Sen. Bernie Sanders, bless his heart, intends to hang on until next week’s deeply anticlimactic Washington, D.C., primary that awards 20 fairly useless delegates. And that’s fine. But Hillary Clinton’s got it. She’s got the nomination in every possible way unless Sanders pulls off some Game of Thrones-worthy mischief at the convention.

Sanders won two states in the final Super Tuesday of 2016–North Dakota and Montana–though he lost the big prize–California. The night gave him a few more delegates, but not the miracle number needed to catch Clinton, who was declared the nominee by the AP on June 6. She performed above expectations, and #imwithher trended wildly on Twitter.
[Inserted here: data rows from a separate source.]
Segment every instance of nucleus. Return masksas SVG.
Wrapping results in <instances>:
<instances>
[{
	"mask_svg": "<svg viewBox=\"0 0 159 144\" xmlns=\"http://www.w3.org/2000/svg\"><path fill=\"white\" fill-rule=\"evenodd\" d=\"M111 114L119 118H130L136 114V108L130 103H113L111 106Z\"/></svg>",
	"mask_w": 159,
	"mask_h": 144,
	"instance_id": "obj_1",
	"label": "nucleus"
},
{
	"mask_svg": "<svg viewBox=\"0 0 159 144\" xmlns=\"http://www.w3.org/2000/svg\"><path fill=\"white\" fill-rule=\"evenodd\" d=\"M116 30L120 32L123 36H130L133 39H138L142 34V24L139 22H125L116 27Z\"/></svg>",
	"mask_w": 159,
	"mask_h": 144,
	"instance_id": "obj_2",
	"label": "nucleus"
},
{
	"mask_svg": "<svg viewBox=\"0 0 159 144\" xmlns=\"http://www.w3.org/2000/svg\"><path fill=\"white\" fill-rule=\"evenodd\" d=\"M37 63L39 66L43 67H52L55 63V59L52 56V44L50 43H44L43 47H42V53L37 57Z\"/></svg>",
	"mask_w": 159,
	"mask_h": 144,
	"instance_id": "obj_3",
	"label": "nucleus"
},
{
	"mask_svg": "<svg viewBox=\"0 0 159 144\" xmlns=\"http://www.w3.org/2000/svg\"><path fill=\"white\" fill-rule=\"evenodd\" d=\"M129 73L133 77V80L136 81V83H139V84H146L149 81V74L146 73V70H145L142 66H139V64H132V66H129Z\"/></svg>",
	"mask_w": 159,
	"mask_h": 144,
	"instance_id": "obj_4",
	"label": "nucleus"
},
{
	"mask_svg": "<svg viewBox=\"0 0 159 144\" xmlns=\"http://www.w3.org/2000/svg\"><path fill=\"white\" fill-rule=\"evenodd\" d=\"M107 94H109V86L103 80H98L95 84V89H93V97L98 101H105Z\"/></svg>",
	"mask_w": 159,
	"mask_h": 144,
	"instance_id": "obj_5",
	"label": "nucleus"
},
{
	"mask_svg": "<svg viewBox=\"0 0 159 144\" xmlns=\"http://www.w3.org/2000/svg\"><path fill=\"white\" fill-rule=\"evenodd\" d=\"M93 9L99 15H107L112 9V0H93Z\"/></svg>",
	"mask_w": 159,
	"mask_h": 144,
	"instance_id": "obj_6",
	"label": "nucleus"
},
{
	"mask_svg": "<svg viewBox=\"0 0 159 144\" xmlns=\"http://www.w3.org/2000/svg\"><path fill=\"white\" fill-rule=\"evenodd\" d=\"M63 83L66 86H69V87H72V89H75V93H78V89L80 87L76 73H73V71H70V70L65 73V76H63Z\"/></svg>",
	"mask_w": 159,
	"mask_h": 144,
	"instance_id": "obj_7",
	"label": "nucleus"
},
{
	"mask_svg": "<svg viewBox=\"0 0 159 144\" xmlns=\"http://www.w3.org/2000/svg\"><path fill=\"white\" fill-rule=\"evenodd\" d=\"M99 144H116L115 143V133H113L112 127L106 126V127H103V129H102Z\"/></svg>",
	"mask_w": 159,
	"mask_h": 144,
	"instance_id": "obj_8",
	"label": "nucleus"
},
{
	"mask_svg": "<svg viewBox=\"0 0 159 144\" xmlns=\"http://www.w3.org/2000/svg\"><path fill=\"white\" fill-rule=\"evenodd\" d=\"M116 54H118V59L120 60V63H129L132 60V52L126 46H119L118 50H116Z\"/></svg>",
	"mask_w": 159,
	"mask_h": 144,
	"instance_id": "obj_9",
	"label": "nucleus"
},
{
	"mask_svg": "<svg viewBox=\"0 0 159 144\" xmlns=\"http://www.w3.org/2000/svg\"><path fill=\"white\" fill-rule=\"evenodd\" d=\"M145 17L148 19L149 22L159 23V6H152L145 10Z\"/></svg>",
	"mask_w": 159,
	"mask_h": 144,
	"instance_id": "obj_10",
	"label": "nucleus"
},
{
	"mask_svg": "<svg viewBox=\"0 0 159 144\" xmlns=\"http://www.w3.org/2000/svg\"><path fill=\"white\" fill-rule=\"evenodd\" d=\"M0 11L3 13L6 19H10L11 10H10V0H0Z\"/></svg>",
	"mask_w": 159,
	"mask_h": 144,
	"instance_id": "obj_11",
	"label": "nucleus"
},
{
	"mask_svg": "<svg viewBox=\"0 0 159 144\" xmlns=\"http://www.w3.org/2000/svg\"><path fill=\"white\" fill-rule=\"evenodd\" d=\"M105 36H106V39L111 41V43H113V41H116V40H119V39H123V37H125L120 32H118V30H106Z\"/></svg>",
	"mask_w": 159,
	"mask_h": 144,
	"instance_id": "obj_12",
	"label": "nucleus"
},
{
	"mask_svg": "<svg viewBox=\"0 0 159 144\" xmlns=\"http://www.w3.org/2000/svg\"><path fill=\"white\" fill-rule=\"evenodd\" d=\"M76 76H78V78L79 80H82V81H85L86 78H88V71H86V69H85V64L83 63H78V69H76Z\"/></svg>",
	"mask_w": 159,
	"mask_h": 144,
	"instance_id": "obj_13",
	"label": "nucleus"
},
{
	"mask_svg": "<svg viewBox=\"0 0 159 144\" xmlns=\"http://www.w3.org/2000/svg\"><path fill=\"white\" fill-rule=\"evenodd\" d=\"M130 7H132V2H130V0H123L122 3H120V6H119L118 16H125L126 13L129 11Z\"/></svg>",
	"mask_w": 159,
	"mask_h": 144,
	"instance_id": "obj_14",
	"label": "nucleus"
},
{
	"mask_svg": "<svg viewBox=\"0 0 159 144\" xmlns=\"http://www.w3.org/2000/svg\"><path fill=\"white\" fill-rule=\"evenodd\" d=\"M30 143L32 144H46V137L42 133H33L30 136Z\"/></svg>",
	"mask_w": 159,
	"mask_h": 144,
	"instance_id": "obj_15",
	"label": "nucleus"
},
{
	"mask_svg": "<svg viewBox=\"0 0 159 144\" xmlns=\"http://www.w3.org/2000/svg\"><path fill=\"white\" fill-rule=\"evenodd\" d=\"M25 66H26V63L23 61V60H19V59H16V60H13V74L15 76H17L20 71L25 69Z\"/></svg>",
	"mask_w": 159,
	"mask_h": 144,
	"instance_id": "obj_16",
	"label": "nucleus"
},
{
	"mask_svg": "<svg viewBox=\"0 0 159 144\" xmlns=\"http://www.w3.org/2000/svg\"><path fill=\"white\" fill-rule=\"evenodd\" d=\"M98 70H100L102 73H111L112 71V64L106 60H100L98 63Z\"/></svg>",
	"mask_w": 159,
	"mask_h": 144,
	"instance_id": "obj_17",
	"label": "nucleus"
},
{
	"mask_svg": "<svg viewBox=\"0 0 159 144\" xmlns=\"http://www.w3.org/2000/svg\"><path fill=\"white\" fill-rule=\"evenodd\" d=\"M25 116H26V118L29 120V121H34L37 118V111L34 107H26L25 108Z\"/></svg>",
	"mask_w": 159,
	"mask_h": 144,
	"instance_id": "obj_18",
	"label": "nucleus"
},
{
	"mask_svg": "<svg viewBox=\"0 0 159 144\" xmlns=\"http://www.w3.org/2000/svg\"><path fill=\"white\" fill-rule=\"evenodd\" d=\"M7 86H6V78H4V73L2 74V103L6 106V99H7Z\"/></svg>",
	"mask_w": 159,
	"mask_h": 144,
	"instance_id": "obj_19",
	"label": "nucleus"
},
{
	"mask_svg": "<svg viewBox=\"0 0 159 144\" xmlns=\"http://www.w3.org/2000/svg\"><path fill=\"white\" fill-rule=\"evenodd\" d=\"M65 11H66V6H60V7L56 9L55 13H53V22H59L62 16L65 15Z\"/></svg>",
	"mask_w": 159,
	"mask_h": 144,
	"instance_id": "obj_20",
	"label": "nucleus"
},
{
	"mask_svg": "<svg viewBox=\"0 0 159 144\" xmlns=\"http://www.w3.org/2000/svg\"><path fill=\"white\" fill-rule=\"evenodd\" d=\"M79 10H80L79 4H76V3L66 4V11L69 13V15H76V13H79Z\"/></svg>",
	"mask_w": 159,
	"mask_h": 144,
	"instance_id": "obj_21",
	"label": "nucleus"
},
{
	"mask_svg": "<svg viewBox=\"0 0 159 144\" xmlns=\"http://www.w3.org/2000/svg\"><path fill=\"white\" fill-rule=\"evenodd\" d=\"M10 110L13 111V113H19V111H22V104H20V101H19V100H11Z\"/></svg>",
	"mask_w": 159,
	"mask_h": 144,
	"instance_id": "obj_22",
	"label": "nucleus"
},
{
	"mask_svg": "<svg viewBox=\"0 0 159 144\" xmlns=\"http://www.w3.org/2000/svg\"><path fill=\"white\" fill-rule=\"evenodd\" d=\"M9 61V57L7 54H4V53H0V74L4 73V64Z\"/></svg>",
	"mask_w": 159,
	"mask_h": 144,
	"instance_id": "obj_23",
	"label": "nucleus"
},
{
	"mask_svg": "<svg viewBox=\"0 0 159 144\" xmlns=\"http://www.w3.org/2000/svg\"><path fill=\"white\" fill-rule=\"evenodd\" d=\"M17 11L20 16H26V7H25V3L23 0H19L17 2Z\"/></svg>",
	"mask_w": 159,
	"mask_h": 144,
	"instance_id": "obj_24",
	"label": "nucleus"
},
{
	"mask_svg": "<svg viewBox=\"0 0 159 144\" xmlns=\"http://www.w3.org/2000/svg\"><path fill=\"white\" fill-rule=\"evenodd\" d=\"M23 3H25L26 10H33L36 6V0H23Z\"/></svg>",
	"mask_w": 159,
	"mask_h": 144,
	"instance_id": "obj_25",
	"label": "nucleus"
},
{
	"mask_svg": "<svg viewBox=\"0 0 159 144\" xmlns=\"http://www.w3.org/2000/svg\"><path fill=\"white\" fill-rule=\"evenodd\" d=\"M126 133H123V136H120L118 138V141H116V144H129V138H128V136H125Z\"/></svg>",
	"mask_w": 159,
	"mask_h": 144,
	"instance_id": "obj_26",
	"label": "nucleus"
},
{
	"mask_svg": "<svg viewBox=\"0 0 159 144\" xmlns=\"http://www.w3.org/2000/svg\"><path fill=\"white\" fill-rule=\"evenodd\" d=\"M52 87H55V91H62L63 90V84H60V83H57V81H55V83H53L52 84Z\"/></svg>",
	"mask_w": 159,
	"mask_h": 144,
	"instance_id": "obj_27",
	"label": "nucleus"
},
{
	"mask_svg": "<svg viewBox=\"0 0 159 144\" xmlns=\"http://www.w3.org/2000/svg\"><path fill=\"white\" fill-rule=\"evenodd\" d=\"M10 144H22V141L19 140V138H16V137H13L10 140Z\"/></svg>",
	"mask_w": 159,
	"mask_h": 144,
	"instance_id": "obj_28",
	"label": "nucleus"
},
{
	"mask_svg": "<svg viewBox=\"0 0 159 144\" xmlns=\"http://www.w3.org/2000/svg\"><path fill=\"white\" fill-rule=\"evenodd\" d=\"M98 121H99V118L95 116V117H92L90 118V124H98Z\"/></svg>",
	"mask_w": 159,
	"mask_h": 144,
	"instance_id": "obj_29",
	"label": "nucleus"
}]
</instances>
A woman is the presumptive presidential nominee for a major party, which said woman pointed out with some self-satisfaction in her Tuesday speech.

Clinton rhetorically took it all the way back to the 1848 Seneca Falls Convention, which is basically Feminist Year 1. She wasn’t hiding from the feminist hype. She was building on it. Her speech was a classy, solid mixture of brashness and was magnanimous towards Sanders and towards everyone who isn’t feeling her yet. She’s such a political force that she feels inevitable.

Meanwhile, a pleased Donald Trump also tried to play solemn and grateful and actually used a teleprompter. Thought not always well.

He gave various shoutouts to the unsatisfied fans of other parties, with a particular “open arms” welcome to Sanders fans who were “left out in the cold by a rigged system of superdelegates.” Both Clinton and Trump are hungry to bring sad Sanders fans into the fold. They are the prized pig to fight over until November, being generally youthful and enthusiastic and ready to vote for someone they actually like.

So what’s the takeaway?
Well, hey, remember when America was slightly worried/bemused that campaign 2016 was going to be a race between Hillary Clinton and Jeb Bush? As in, what would happen if America was so pathologically, shamelessly oligarchical that we just went with our second Clinton and our third Bush battling it out for executive power?

Even wondering whether Jeb! “Please Clap” Bush would be a threat to Trump seems laughable now. Except that his flame-out and Trump’s success is so bizarre that we’ve forgotten how bizarre it is. America and the world at large has had almost a year to be confused by Donald Trump’s audacity in running for president and to be even more bewildered by his enthusiastic, frequently alarming, occasionally neo-Nazi fans.

We also learned the U.S. is not ready for a democratic socialist president, but it is ready for a guy with similar economic nationalism, only with less humanitarian feeling.

The end result of Hillary and Donald going at it this fall does prove that American politics is a little bit more interesting than we thought. These are our choices: not two members of families with surnames that have lately been overrepresented in the Oval Office. No, we get the perfect, ironed, daughter of D.C., and the rich, cranky, nonsensical populist. Here in American politics we truly run the gamut from A to B, but for a while there we were worrying it was going to be A to A.